[PROBLEM DETAILS]
Please write out the stretch of the abstract on women in industrial science and engineering from "The high attrition" through "interest and career.", word for word.

Article explores methods to improve the industrial environment for and attract more women into science and engineering
Author(s): Mairin Brennan
This abstract is based on a report of the proceedings of the second annual conference of the National Research Council's (NRC) Committee on Women in Science and Engineering (CSWE), held in February 1993. The theme of the conference was "Women Scientists and Engineers Employed in Industry: Why So Few?" The main purpose of the conference was not to express gripes that women had, but to determine what must be done to help improve the industrial environment for women and to attract more women into science and engineering. The problems that women have to face in industry today were reflected in the fact that many of the women at the conference did not want their managers to know that they were attending. Women were hesitant to speak candidly about issues that troubled them.
One of the issues discussed was the underrepresentation of women in the industrial sector. According to Betty Vetter, executive director of the Commission on Professionals in Science and Technology, white males made up 47% of the work force in 1985, but by the year 2000 this figure would drop to 41%. Among all scientists and engineers, however, women made up only 16%. These figures suggest that bias exists against women in the industrial environment. Two main reasons were presented to explain why bias was allowed to persist. First, bias towards women is often not recognized as such by managers. Second, women do not know how to overcome bias.
The high attrition rate of women in science and engineering in industry was also highlighted. It was noted that attrition of women scientists and engineers in industry is even higher than that of women in academia, government, and nonprofit organizations. The reasons that many women gave for leaving had to do with family, lack of mentoring, and mismatches of interest and career.
It was concluded that the only way that more women could be attracted to science and engineering in industry would be to promote changes within the organizations that would be beneficial not only to women but also to the company, otherwise, the changes would not be implemented. Special mention was made of some organizations that were implementing change, e.g., Xerox and the Argonne National Laboratory. Both had started programs to deal with women's issues. It was also noted that many companies still practice discrimination. For example, when interviewing a woman, they might still ask whether she is married, has children, or is intending to have children. Women at the conference believed that one of the ways to get companies to change was by strictly enforcing discrimination laws. They also maintained that it is the responsibility of the women who are discriminated against to report the discrimination.
The issue of resources available to effect a change in the industrial environment was also raised. The participants in the conference highlighted two major organizations that worked with companies to recommend and implement policies which would eliminate bias toward women.

[DATA PROVIDED]
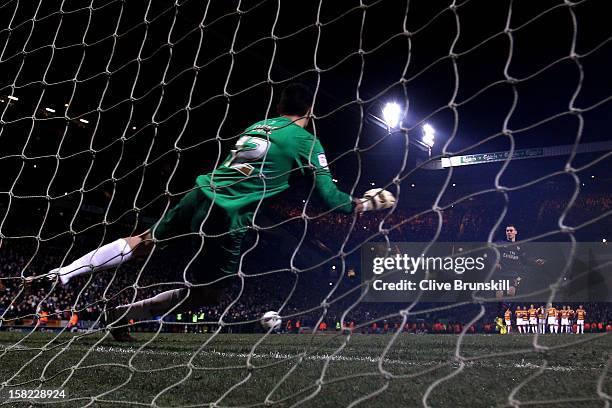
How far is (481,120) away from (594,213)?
22.4 feet

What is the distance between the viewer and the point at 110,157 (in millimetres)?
12820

[RESULT BELOW]
The high attrition rate of women in science and engineering in industry was also highlighted. It was noted that attrition of women scientists and engineers in industry is even higher than that of women in academia, government, and nonprofit organizations. The reasons that many women gave for leaving had to do with family, lack of mentoring, and mismatches of interest and career.